Source excerpt:
■ ■ ■ ■

How NASA plans to build a permanent Moon base with robots, rovers and commercial landers
May 27, 2026
NASA has pulled back the curtain on what may become the most ambitious infrastructure project attempted beyond Earth orbit since the Apollo era, outlining a phased plan to establish a sustained human presence near the Moon’s South Pole through a steady buildup of robotic missions, cargo landers, autonomous vehicles and eventually semi-permanent lunar habitats.
At the centre of the effort are three uncrewed lunar missions scheduled for launch later this year. On paper, they are robotic science and technology flights. In reality, they represent the opening moves in a much larger effort to turn the Moon from a destination into a functioning operational environment.
The missions, known as Moon Base I, II and III, will begin testing the systems NASA believes are necessary for long-duration lunar operations before astronauts return to the surface under Artemis.
What NASA is now describing goes well beyond the flags-and-footprints approach that defined Apollo.

■ ■ ■ ■

Records supplied:
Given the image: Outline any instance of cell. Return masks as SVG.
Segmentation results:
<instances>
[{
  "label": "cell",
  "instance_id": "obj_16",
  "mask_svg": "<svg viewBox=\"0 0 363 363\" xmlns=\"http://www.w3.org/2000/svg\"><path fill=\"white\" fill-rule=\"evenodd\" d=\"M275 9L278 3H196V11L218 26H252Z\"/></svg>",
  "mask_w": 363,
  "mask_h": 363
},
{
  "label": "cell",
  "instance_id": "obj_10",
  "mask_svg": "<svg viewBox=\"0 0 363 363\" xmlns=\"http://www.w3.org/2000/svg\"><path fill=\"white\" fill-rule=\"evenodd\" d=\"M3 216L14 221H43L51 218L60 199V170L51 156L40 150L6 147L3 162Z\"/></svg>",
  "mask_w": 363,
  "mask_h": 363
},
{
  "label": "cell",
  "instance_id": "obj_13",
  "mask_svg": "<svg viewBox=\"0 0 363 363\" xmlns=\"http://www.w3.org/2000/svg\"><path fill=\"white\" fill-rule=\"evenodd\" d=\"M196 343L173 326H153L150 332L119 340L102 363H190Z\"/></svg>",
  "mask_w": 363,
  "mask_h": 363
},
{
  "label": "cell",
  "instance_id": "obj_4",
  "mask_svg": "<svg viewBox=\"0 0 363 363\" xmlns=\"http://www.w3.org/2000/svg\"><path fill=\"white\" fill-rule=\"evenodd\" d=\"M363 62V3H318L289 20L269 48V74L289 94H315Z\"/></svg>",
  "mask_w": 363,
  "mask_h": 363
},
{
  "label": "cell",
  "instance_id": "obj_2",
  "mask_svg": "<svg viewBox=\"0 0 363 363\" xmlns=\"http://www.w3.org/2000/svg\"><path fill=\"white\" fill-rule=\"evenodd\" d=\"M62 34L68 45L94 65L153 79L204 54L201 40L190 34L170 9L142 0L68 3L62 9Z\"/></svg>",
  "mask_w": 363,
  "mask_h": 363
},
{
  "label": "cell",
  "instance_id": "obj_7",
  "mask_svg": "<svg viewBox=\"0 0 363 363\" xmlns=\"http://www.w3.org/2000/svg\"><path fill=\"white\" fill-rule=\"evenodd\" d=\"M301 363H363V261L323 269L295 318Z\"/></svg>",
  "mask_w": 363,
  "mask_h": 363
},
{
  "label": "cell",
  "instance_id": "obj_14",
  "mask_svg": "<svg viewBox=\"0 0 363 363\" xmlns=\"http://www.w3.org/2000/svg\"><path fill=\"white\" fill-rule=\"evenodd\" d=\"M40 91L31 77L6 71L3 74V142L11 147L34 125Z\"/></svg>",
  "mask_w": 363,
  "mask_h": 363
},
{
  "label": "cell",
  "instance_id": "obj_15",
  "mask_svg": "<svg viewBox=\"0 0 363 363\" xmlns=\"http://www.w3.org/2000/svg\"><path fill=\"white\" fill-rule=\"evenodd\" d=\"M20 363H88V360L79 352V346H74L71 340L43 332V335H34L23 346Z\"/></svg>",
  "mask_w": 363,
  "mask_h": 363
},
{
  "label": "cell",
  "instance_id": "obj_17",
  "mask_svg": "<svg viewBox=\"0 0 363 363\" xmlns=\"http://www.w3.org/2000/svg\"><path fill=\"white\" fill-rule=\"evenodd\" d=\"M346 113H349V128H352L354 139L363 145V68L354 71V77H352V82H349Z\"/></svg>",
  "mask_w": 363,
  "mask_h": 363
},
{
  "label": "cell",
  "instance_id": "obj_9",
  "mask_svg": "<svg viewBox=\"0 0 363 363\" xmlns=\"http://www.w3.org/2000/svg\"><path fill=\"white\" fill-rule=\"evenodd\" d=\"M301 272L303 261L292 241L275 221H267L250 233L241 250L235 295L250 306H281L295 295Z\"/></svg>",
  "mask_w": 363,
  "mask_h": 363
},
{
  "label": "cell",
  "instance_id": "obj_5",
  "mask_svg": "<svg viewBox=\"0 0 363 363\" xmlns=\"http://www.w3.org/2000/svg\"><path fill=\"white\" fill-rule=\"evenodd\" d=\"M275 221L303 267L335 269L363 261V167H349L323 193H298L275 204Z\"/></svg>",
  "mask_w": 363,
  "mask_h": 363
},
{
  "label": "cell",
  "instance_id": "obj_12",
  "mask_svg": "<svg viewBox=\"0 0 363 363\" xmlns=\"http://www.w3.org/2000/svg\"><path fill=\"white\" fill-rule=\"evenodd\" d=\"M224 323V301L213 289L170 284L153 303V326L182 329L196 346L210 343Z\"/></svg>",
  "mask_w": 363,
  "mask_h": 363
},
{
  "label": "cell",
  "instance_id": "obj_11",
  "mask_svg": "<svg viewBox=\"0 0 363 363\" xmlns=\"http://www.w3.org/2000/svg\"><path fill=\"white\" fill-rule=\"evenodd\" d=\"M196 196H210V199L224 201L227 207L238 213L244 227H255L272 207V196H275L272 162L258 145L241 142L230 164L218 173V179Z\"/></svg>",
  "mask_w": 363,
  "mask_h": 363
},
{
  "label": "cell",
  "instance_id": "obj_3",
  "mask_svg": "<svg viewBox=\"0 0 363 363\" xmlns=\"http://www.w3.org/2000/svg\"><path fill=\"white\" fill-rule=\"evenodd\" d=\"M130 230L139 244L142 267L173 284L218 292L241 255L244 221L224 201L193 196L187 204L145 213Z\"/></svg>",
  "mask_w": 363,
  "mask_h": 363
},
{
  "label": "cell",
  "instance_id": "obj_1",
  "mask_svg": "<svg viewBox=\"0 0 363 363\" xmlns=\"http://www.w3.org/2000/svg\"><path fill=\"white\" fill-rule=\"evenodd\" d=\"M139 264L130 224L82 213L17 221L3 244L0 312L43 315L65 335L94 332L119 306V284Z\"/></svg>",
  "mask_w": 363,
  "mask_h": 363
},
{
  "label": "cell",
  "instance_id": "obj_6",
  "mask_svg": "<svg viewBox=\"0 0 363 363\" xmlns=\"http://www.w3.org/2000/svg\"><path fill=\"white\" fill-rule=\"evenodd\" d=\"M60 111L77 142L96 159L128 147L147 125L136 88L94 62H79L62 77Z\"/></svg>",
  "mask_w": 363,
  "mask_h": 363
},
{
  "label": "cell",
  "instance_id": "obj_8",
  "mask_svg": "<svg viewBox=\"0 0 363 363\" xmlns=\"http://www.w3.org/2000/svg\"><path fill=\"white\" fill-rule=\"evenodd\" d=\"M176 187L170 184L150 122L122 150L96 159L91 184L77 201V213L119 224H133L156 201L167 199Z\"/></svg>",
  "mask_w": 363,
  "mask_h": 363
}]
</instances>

■ ■ ■ ■

Required tasks:
1. In the Moon base article, what names are given to the three uncrewed lunar missions?
2. Reproduce a passage from the Moon base article word for word, starting with "The missions, known" and going on through "that defined Apollo.".

Answers per task:
1. Moon Base I, II and III.

2.
The missions, known as Moon Base I, II and III, will begin testing the systems NASA believes are necessary for long-duration lunar operations before astronauts return to the surface under Artemis.
What NASA is now describing goes well beyond the flags-and-footprints approach that defined Apollo.